((
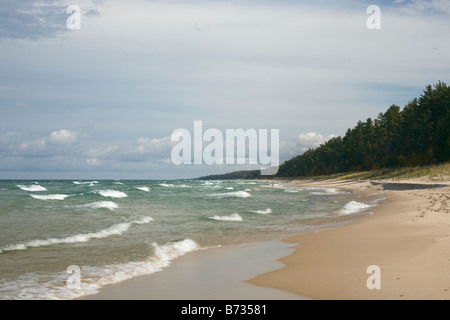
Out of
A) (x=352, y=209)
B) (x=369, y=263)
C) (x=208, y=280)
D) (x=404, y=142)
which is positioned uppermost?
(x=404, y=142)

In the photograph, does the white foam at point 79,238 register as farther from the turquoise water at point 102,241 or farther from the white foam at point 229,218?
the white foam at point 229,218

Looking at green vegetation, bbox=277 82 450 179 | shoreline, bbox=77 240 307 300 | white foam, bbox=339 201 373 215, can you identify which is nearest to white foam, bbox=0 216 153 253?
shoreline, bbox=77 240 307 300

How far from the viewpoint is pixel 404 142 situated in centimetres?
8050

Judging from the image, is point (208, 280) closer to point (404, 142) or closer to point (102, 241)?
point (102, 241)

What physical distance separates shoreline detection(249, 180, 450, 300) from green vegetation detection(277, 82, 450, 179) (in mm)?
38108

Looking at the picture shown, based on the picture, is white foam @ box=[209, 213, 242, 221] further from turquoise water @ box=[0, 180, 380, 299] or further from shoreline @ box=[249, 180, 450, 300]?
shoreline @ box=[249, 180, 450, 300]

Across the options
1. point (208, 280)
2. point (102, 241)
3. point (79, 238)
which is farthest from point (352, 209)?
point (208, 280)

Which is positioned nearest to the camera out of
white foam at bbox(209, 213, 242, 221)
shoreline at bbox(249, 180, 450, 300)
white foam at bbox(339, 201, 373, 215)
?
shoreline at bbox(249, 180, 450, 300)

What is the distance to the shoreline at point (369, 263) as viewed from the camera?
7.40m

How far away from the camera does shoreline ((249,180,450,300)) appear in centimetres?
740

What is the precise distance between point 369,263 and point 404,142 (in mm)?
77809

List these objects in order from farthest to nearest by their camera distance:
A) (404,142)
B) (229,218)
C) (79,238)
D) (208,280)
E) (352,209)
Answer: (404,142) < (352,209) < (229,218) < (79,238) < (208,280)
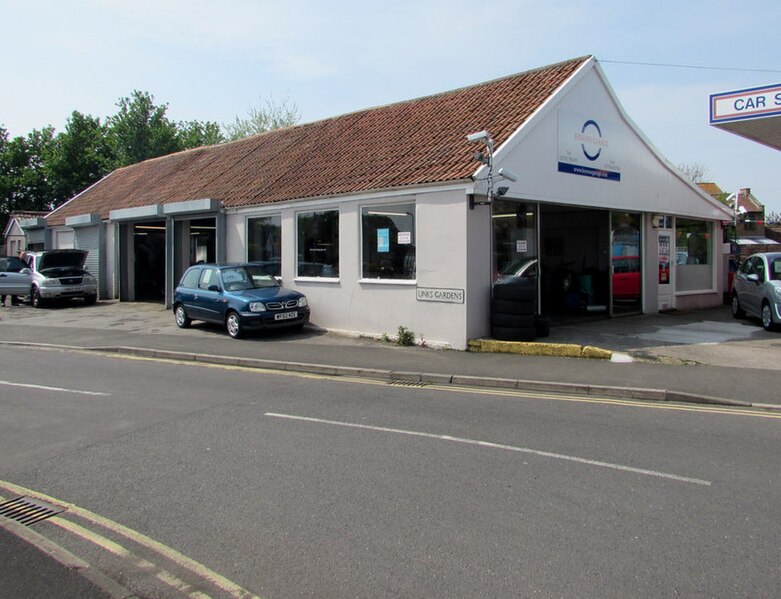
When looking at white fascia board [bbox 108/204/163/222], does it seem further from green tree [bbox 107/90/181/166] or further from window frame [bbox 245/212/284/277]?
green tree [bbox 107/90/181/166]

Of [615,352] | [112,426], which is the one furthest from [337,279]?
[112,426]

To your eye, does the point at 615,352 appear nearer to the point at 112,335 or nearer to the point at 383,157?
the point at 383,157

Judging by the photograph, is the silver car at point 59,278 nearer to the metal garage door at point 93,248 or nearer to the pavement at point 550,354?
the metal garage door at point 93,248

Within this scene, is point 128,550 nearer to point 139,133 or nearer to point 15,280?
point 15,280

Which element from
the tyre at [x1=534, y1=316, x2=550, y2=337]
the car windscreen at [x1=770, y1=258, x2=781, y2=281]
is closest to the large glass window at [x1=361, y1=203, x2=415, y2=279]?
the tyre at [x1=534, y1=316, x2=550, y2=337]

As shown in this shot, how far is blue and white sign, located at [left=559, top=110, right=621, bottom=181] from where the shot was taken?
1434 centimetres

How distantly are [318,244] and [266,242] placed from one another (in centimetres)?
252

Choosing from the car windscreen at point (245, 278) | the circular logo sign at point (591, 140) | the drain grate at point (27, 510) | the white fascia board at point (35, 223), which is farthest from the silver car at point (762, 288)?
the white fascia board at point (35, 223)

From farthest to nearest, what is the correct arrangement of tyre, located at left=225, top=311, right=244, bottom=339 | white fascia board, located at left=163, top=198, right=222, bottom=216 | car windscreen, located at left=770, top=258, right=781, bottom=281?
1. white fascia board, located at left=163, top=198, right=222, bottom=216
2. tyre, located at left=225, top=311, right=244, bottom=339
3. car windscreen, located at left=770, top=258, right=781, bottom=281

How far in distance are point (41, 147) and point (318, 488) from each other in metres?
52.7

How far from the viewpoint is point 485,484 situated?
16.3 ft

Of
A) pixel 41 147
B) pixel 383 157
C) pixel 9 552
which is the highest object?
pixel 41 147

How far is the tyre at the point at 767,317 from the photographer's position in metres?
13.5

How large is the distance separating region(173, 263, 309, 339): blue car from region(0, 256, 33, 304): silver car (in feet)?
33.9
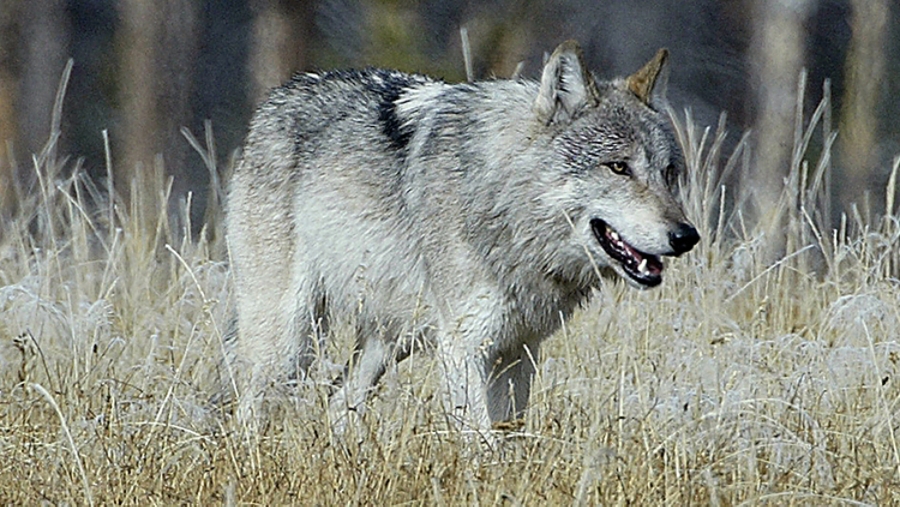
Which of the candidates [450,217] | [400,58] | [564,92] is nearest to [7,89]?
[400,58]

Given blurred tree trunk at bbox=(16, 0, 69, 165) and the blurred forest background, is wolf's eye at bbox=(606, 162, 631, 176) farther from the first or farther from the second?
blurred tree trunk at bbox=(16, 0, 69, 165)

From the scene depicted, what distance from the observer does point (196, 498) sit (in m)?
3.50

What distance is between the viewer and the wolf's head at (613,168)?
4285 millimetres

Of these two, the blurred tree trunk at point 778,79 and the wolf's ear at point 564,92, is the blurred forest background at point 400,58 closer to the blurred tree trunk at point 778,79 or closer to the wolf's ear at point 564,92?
))
((
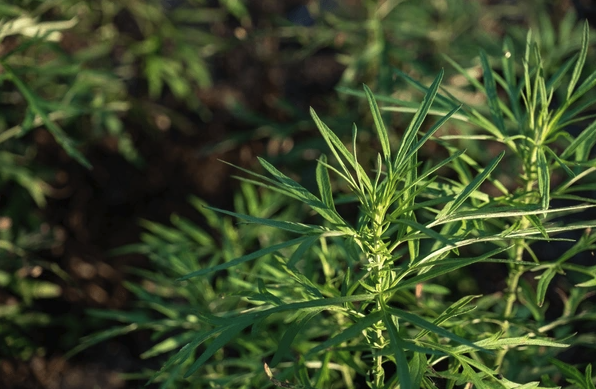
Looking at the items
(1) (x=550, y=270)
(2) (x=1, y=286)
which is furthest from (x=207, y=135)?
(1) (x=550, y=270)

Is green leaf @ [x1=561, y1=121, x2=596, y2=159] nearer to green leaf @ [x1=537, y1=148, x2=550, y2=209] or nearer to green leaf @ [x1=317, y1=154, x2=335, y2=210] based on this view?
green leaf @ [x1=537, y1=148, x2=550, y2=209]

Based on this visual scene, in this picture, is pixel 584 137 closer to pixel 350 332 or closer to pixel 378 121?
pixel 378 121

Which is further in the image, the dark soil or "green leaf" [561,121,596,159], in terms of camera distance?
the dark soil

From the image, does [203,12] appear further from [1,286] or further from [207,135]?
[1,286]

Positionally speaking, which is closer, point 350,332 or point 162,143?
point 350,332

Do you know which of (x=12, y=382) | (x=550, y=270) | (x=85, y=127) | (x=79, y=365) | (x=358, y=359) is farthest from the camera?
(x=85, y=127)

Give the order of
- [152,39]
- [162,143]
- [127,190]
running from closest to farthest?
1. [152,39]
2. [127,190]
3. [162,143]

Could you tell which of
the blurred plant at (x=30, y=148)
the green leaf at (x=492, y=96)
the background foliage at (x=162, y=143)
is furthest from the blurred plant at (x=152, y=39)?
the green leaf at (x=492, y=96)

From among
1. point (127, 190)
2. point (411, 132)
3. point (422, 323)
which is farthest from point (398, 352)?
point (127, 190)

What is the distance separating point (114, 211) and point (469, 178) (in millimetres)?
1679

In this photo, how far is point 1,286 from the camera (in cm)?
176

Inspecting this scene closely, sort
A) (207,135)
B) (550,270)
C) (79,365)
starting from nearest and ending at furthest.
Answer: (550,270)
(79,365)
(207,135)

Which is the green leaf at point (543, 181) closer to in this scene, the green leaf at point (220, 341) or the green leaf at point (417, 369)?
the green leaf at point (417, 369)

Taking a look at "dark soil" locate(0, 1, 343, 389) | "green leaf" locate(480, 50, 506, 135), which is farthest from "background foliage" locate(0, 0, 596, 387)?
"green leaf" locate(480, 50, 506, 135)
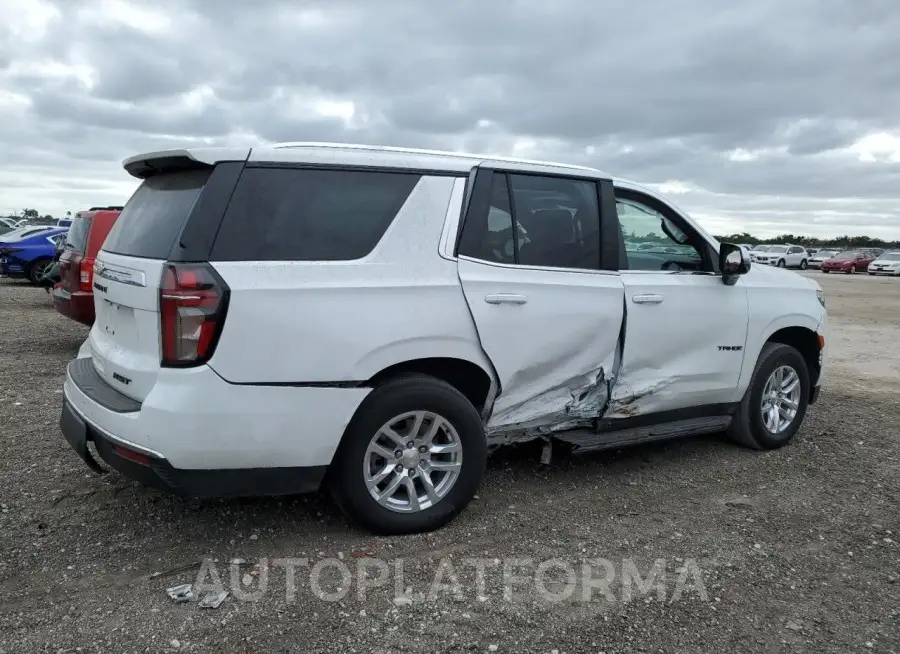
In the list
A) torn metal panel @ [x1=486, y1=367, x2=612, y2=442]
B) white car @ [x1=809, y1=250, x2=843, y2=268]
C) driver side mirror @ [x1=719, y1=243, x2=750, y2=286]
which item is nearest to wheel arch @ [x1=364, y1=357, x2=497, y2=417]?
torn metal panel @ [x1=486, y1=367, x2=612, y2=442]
))
> _OBJETIVO_
Copie, sem qualquer alteração, as linhas acima que vão daquela que contém "What distance is" até aquela que contém "4285 millimetres", ambas incluídas.

> _RESPOSTA DO EXERCÍCIO_
What distance is between the viewer and the wolf's head at (613,168)?
4285 millimetres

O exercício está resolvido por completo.